— Ну что ты, Мориц!
— Почему бы и нет? У вас в России все следят за всеми… И как только вам не надоедает это занятие?
— А разве у вас в Саксонии не так?
— Саксония слишком мала, от такого количества шпиков она пошла бы на дно как перегруженная лодка…
— Послушай, Мориц, — не выдержала Анна, — Ты думаешь, я сама тасую колоду? Нет, дорогой, это Фортуна… Она играет всеми нами! Как она решит, так и будет.
— Я думал, христианке подобает говорить: Провидение Божье..
— Хорошо, милый. Провидение Божье…
— И ты не хочешь помочь ему и себе?
— Но как это сделать, милый?
— Очень просто, мон амур. Прежде всего, не оправляй меня в Дрезден. Я и здесь превосходно продам бриллианты Бирона, поверь мне.
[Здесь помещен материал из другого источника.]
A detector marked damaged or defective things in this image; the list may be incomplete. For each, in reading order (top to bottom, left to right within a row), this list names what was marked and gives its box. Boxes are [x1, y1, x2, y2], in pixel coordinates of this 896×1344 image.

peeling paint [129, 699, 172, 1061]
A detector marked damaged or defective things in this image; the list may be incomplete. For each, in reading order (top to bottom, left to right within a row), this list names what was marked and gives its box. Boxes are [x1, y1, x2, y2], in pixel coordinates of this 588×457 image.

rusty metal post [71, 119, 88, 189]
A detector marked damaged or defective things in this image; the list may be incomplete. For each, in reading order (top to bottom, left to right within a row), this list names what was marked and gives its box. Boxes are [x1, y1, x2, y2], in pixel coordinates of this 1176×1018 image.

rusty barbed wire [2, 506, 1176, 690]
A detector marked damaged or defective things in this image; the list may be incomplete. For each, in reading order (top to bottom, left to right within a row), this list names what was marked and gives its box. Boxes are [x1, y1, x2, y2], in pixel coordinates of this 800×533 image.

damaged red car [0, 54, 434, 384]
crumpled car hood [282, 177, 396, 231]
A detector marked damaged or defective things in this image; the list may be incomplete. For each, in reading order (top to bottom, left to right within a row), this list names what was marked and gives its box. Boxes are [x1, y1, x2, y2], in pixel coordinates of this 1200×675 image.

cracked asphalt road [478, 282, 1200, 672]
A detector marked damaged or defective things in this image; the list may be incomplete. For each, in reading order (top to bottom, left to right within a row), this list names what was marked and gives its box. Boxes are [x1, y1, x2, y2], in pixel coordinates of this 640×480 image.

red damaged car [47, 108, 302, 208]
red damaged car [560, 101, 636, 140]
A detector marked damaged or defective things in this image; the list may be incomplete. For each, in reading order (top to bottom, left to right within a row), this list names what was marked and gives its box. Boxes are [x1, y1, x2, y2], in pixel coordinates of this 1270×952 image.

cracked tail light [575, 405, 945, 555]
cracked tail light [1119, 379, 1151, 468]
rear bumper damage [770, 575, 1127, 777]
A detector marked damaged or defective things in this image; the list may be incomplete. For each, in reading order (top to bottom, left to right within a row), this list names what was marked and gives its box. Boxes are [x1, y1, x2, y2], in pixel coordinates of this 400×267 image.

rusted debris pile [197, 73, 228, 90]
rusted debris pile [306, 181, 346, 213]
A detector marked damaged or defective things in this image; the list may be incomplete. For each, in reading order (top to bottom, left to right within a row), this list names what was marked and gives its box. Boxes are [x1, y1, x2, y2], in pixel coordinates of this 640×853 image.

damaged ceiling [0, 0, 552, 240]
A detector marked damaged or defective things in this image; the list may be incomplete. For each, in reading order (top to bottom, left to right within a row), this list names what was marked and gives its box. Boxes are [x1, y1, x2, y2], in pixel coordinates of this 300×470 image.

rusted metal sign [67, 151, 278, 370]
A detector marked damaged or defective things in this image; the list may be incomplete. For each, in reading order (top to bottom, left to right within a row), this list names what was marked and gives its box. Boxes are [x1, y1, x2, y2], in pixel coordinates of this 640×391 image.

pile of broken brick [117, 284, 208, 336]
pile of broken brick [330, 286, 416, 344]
Да, себя я при этом не обижу, не хочу скрывать… Но назови любую сумму, которую ты хочешь за них выручить — и я обеспечу ее тебе при продаже!
— Нет, Мориц, — настаивала на своем правительница, — это нужно сделать в тайне. Ты уедешь в Дрезден, милый. Ради меня…
Линар резко прихлопнул ладонью колоду карт.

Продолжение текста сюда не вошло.